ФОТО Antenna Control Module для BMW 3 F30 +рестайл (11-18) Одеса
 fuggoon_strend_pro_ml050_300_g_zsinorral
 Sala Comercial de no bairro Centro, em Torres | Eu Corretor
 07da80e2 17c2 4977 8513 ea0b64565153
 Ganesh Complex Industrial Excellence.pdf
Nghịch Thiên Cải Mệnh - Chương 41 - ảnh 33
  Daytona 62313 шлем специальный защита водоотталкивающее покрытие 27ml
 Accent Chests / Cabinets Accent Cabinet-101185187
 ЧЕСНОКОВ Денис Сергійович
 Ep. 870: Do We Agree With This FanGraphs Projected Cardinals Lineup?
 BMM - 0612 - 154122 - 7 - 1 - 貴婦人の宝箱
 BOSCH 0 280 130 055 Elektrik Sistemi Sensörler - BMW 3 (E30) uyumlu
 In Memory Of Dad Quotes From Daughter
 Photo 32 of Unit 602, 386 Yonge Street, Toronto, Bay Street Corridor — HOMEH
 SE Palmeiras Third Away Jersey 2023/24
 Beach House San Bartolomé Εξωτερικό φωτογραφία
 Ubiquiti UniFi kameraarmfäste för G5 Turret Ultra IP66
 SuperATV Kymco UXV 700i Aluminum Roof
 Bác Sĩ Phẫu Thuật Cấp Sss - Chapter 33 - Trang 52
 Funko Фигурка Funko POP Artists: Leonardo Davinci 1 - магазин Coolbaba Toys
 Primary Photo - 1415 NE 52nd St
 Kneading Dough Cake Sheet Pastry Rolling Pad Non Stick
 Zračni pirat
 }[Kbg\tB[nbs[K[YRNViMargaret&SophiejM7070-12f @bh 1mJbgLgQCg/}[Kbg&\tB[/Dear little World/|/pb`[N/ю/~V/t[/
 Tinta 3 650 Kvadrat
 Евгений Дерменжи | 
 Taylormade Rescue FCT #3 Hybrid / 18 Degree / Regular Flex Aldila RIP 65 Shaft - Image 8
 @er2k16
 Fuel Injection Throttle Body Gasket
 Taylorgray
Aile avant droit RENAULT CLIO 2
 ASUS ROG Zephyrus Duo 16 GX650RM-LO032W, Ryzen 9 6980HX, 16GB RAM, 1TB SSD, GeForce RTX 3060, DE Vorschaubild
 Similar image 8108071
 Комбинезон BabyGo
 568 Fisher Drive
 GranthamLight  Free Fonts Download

^^^^^^^^

> _Task goal_: Can you substitute "Third Away Shirt" for "Third Away Jersey" in the records above and give all of them again with nothing else changed?

> _Response to this task_:
ФОТО Antenna Control Module для BMW 3 F30 +рестайл (11-18) Одеса
 fuggoon_strend_pro_ml050_300_g_zsinorral
 Sala Comercial de no bairro Centro, em Torres | Eu Corretor
 07da80e2 17c2 4977 8513 ea0b64565153
 Ganesh Complex Industrial Excellence.pdf
Nghịch Thiên Cải Mệnh - Chương 41 - ảnh 33
  Daytona 62313 шлем специальный защита водоотталкивающее покрытие 27ml
 Accent Chests / Cabinets Accent Cabinet-101185187
 ЧЕСНОКОВ Денис Сергійович
 Ep. 870: Do We Agree With This FanGraphs Projected Cardinals Lineup?
 BMM - 0612 - 154122 - 7 - 1 - 貴婦人の宝箱
 BOSCH 0 280 130 055 Elektrik Sistemi Sensörler - BMW 3 (E30) uyumlu
 In Memory Of Dad Quotes From Daughter
 Photo 32 of Unit 602, 386 Yonge Street, Toronto, Bay Street Corridor — HOMEH
 SE Palmeiras Third Away Shirt 2023/24
 Beach House San Bartolomé Εξωτερικό φωτογραφία
 Ubiquiti UniFi kameraarmfäste för G5 Turret Ultra IP66
 SuperATV Kymco UXV 700i Aluminum Roof
 Bác Sĩ Phẫu Thuật Cấp Sss - Chapter 33 - Trang 52
 Funko Фигурка Funko POP Artists: Leonardo Davinci 1 - магазин Coolbaba Toys
 Primary Photo - 1415 NE 52nd St
 Kneading Dough Cake Sheet Pastry Rolling Pad Non Stick
 Zračni pirat
 }[Kbg\tB[nbs[K[YRNViMargaret&SophiejM7070-12f @bh 1mJbgLgQCg/}[Kbg&\tB[/Dear little World/|/pb`[N/ю/~V/t[/
 Tinta 3 650 Kvadrat
 Евгений Дерменжи | 
 Taylormade Rescue FCT #3 Hybrid / 18 Degree / Regular Flex Aldila RIP 65 Shaft - Image 8
 @er2k16
 Fuel Injection Throttle Body Gasket
 Taylorgray
Aile avant droit RENAULT CLIO 2
 ASUS ROG Zephyrus Duo 16 GX650RM-LO032W, Ryzen 9 6980HX, 16GB RAM, 1TB SSD, GeForce RTX 3060, DE Vorschaubild
 Similar image 8108071
 Комбинезон BabyGo
 568 Fisher Drive
 GranthamLight  Free Fonts Download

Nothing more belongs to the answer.